Natural characteristics of the plant cortex has emetic characteristics, the leaves stimulating and emetic; the blossoms laxative and antispasmodic.
Available amounts 40g - 250g - 400g - 1000g
miele di acacia

To know more about honey

Honey is the nutrient produced by bees starting from the nectar of flowers or from the secretions of living parts of the plants, which bees collect, transform, combine with their own substances, and finally deposit in the honeycombs. Inside the apiary the collected substances are changed from bee to bee several times. This allows for a gradual maturing process and the enrichment with enzymes deriving from the secretions of the bees' glands.
The main components of honey are fructose, glucose, water, other sugars and various substances amongst which organic acids, mineral salts, enzymes, aromas and many others. Honey is a highly nutritious type of food with can be easily absorbed. Glucose provides immediately usable energy, while fructose is metabolized in the liver and provides an energy reserve. 100 grams of honey contain 320 calories. Honey is sweeter than table sugar. It mainly contains monosaccharide, meaning that this results in better digestion.

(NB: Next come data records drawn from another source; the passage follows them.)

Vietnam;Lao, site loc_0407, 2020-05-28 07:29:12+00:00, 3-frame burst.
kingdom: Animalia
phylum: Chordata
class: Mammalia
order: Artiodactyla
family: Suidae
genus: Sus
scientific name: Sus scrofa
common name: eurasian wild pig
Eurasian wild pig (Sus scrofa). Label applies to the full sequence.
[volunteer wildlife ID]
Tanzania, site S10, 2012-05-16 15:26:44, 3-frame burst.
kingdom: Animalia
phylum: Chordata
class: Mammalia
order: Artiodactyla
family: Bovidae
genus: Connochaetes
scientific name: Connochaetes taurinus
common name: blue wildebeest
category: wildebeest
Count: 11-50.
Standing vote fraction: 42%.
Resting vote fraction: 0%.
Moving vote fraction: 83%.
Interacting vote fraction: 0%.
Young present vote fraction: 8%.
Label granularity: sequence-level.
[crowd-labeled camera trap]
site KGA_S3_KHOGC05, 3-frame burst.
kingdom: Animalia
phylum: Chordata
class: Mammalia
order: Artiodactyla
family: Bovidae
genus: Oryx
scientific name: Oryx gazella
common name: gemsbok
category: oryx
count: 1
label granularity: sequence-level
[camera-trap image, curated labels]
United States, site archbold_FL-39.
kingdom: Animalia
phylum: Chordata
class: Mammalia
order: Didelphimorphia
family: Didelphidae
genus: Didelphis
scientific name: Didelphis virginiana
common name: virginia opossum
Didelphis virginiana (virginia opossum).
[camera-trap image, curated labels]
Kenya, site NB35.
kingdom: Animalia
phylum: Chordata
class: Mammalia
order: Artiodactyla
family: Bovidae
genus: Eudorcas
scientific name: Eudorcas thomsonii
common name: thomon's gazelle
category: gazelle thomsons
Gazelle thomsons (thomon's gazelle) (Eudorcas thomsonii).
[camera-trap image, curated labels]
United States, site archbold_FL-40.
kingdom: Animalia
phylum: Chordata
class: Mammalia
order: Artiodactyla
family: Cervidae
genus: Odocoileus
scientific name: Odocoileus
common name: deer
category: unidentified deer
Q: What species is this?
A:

Glucose immediately enters the blood circulation and can therefore immediately be used, while fructose is consumed much slower and thereby guarantees for a gradual uptake of energy.
Honey is not a complete nutrient as it lacks vitamins and proteins.
Crystallisation is a natural process which mainly depends on the composition (relation between glucose and fructose) and on the temperature (max. 14ºC). If the content of glucose is higher, crystallisation will occur faster. Low temperatures slow it down.